CarterMatt Awards 2015: ‘Outlander,’ ‘Longmire,’ ‘The Flash,’ ‘The Blacklist’ up for Show of the Year

The Blacklist logo any seasonAfter over a week of announcing categories, we’ve made it: Today is the grand finale for the CarterMatt Awards nominations, and we’ve saved the most encompassing one for last: Show of the Year. This is, simply, all about the shows we think best exhibit what TV in 2015 is all about. The only criteria we’re working with here are the personal preferences of the people who work on the site.

Below, we’re presenting you with our six favorites for voting, and as always, be sure to pick your favorite! The results will be announced on December 31 at 3:00 p.m. Eastern time, right as we are starting to formally close the door on this year and look ahead to what 2016 will bring.

Past winners – “Sons of Anarchy” (2014, 2013), “Game of Thrones” (2012). Neither of these shows is nominated this year, so we’re guaranteeing a new winner!

The Blacklist (NBC) – The unfortunate thing about the show having a little bit of a down year in season 2 is that it is diverting attention away from how fantastic season 3 is. This is a show that has in many ways reinvented itself from a crime procedural with almost comic-book elements to an escape caper and government thriller. Raymond Reddington is one of TV’s best characters, and with James Spader more in the spotlight this season the writers have been able to tell more layered and interesting stories than ever before.

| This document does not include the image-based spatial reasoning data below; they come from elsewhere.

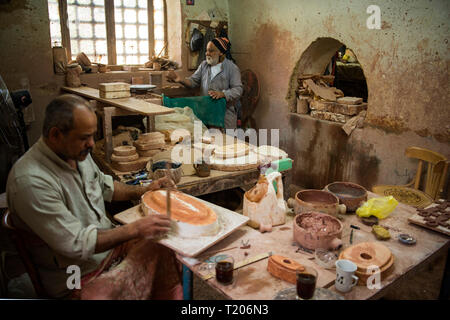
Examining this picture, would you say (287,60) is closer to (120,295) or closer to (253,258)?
(253,258)

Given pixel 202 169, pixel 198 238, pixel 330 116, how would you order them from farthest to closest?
pixel 330 116 → pixel 202 169 → pixel 198 238

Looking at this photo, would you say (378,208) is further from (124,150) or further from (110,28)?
(110,28)

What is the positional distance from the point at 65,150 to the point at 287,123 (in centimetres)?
462

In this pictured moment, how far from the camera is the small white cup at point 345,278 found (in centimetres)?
193

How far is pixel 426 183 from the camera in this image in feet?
13.5

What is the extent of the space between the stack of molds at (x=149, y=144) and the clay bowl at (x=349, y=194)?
1.92 meters

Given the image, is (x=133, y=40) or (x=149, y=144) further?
(x=133, y=40)

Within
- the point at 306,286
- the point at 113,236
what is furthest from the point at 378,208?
the point at 113,236

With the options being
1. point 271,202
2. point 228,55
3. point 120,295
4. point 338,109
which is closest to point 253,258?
point 271,202

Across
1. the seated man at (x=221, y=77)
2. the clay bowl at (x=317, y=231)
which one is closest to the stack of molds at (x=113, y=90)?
the seated man at (x=221, y=77)

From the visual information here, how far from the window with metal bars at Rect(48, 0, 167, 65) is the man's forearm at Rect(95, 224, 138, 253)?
4819mm

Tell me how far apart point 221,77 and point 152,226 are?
14.3 ft

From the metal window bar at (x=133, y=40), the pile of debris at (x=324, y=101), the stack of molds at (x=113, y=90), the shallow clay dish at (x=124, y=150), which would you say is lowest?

The Flash (The CW) – It’s pure fun. There may be shows out there that make you laugh hard and cry until your eyes dry out, but “The Flash” is the one you look forward to watching the most every week because it can do both. It’s superhero escapism in a way that even most movies fail to get right. You care about the characters and their journey, you love the performances, the battle sequences look as realistic as they can given the technology, and more than anything you get the sense even in the smallest moments (take the King Shark cameo) that the producers love the property as much as you do.

The Leftovers (HBO) – At the end of the first season, we have to admit that we weren’t too excited about the future of Damon Lindelof and Tom Perrotta’s series about a Rapture-like event. What a difference a year makes. “The Leftovers” was stellar in season 2, thought-provoking television accented by brilliant performances from Justin Theroux, Carrie Coon, Christopher Eccleston, and others. It made you think about faith, fear, and hardship in ways that you never did before. A tremendous achievement.

Longmire (Netflix) – We admit that for several seasons, “Longmire” was the perfect popcorn show that we’d enjoy, but would not often show up in any of our end-of-year awards. Season 4 changed that by adopting more of a serialized feel, getting the freedom courtesy of Netflix to tell riskier stories, and also having seemingly more flexibility to do precisely what they wanted to do. The cast as always was tremendous, and to go along with that we feel like the show celebrated more of what makes it special: The setting, the characters, and telling stories related to Native American life.

Outlander (Starz) – We’re not sure television several decades ago would’ve been able to do this story justice, but with partners like Starz and executive producers like Ronald D. Moore, the Diana Gabaldon series has firmly come to life in a stunning, shocking, and at times even devastating way. Sam Heughan, Caitriona Balfe, and Tobias Menzies should be scoring nominations across the board for their performances, but the rest of the cast is equally great. It makes you believe that such things as time-travel are plausible, as is surviving in even the most precarious of circumstances.

Penny Dreadful (Showtime) – One of the few shows that manages to be creepy, engrossing, terrifying, and even at times heartfelt. “Penny Dreadful” is what most other shows with scary tendencies want to be, and it does so without focusing on all the nonsense like casting big names or trying to play off of shock value. It gets you invested in people like Ethan and Vanessa, and unfolds the story in a way that completely grabs you and makes you want to keep watching. It’s story does all of the talking instead of the headlines.